Y algo similar viene ocurriendo en el Perú, que ha generado en los últimos años una gran cantidad de literatura ¾buena, pasable y a veces simplemente mala¾ sobre lo que sucedió allí durante los terribles años del terrorismo y la dictadura de Fujimori. Es un fenómeno curioso porque habitualmente las dictaduras y el terrorismo suelen ser fuerzas que casi nunca actúan al mismo tiempo: naturalmente, una dictadura jamás consciente que el terrorismo campee a sus anchas: ella misma ejerce de tal, desde la usurpación del Estado. Por eso, cuando ocurre, como fue el caso del Perú a finales de años ochenta y principios de los noventa -que la dictadura de Fujimori tuviera que luchar contra el terrorismo de Abimael Guzmán- se genera en el país una noción distorsionada de lo que está bien y lo que está mal. Cuando Fujimori paseaba entre los cadáveres de los terroristas del MRTA que habían secuestrado durante meses a gente que se encontraba en la embajada de Japón en Lima, muchos festejaron aquella imagen llena de salvajismo como el triunfo del bien sobre el mal. Y parecíamos no darnos cuenta de que en la batalla que libra una dictadura contra el terrorismo no hay ningún ganador, pero sí un perdedor: la civilidad y la democracia.

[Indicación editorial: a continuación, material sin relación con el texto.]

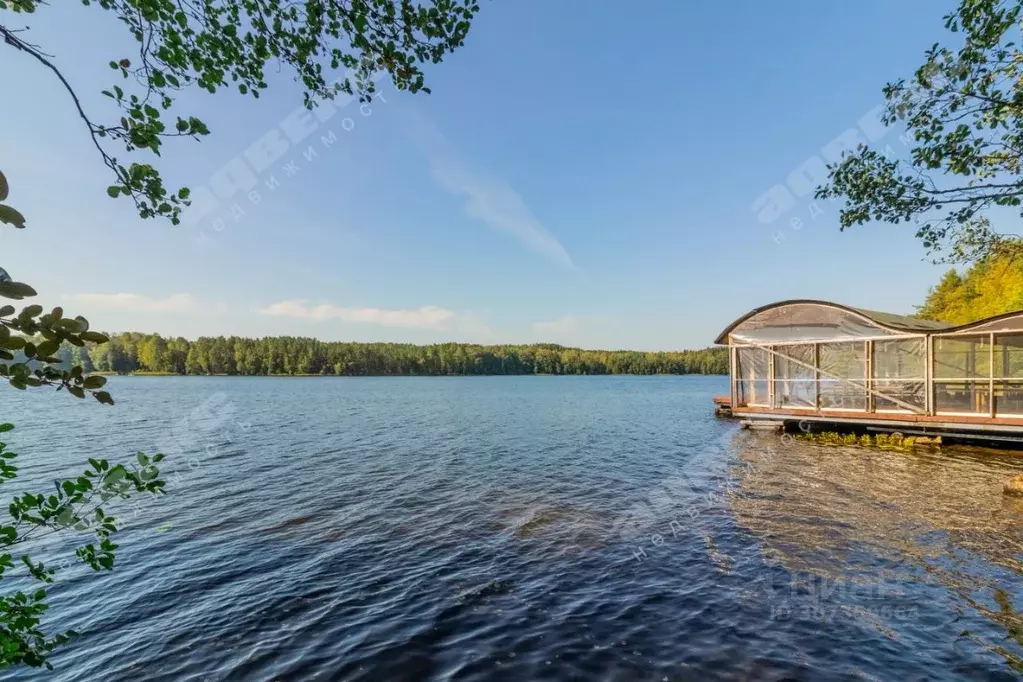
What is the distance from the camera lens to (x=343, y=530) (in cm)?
1257

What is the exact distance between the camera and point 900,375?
72.9 ft

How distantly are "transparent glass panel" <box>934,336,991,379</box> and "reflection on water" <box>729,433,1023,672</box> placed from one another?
459 cm

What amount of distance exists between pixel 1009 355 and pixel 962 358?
1599mm

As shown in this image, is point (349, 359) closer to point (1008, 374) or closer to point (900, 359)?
point (900, 359)

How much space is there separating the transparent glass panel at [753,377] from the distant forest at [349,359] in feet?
423

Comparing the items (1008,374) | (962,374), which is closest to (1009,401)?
(1008,374)

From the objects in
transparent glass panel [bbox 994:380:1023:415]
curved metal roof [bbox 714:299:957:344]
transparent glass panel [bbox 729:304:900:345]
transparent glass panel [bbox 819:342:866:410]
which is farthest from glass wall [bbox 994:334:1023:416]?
transparent glass panel [bbox 819:342:866:410]

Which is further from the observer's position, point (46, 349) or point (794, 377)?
point (794, 377)

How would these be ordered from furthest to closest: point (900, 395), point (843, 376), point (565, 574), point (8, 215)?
1. point (843, 376)
2. point (900, 395)
3. point (565, 574)
4. point (8, 215)

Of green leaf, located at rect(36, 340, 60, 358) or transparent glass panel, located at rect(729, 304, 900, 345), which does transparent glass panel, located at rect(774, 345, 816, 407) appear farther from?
green leaf, located at rect(36, 340, 60, 358)

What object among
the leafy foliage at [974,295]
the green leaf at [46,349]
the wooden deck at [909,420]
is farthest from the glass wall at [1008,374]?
the green leaf at [46,349]

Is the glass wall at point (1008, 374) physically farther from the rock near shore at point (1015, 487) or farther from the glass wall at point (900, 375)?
the rock near shore at point (1015, 487)

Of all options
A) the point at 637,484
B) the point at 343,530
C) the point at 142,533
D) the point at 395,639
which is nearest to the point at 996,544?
the point at 637,484

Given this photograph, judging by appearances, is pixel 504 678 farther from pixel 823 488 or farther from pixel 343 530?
pixel 823 488
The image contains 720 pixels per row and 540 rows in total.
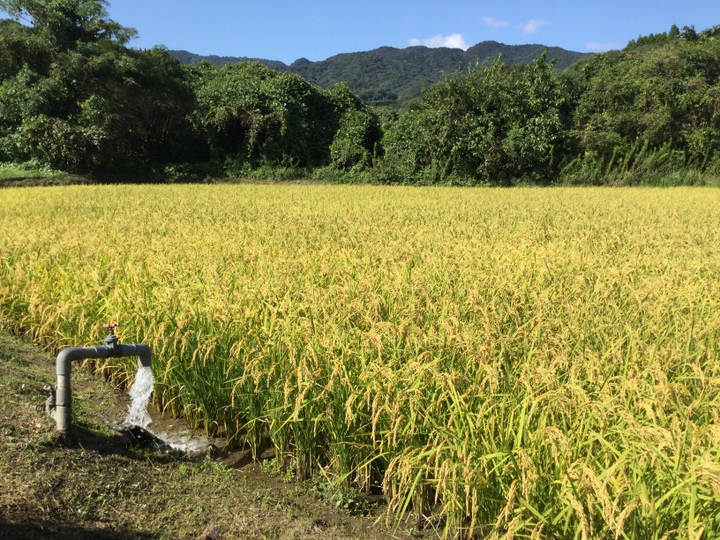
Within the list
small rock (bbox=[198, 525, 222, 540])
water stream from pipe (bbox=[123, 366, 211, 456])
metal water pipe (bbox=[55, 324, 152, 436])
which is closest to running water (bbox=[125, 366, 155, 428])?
water stream from pipe (bbox=[123, 366, 211, 456])

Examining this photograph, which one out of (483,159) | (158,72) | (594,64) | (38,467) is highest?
(594,64)

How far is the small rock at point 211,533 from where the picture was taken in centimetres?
183

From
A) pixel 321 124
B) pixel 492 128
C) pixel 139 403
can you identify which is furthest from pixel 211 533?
pixel 321 124

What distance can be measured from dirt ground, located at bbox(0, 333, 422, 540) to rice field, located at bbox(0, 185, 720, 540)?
6.3 inches

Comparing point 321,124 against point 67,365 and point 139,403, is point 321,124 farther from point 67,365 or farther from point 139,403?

Algo similar parece haberse trasladado a mucha de la literatura que se ha escrito en el Perú sobre aquellos años de terrorismo y gobierno despótico. Parece pues que los peruanos aún no somos capaces de leer simplemente literatura de "la guerra" (ya todo un género…) sin tomar partido, sin criticar al escritor, a la mayor o menos complacencia con la que escribe, a su grado de participación ideológica, a su postura frente a aquella época sombría. Y parece que todo el espectro termina por contaminarse y el debate se libra fuera del terreno literario. No es bueno, pero parece que tampoco resulte evitable, al menos del todo y durante algún tiempo. Quizá en esos casos ocurre que son los otros, los de fuera, los que pueden leernos mejor, menos premunidos contra lo real que alimenta aquellas historias.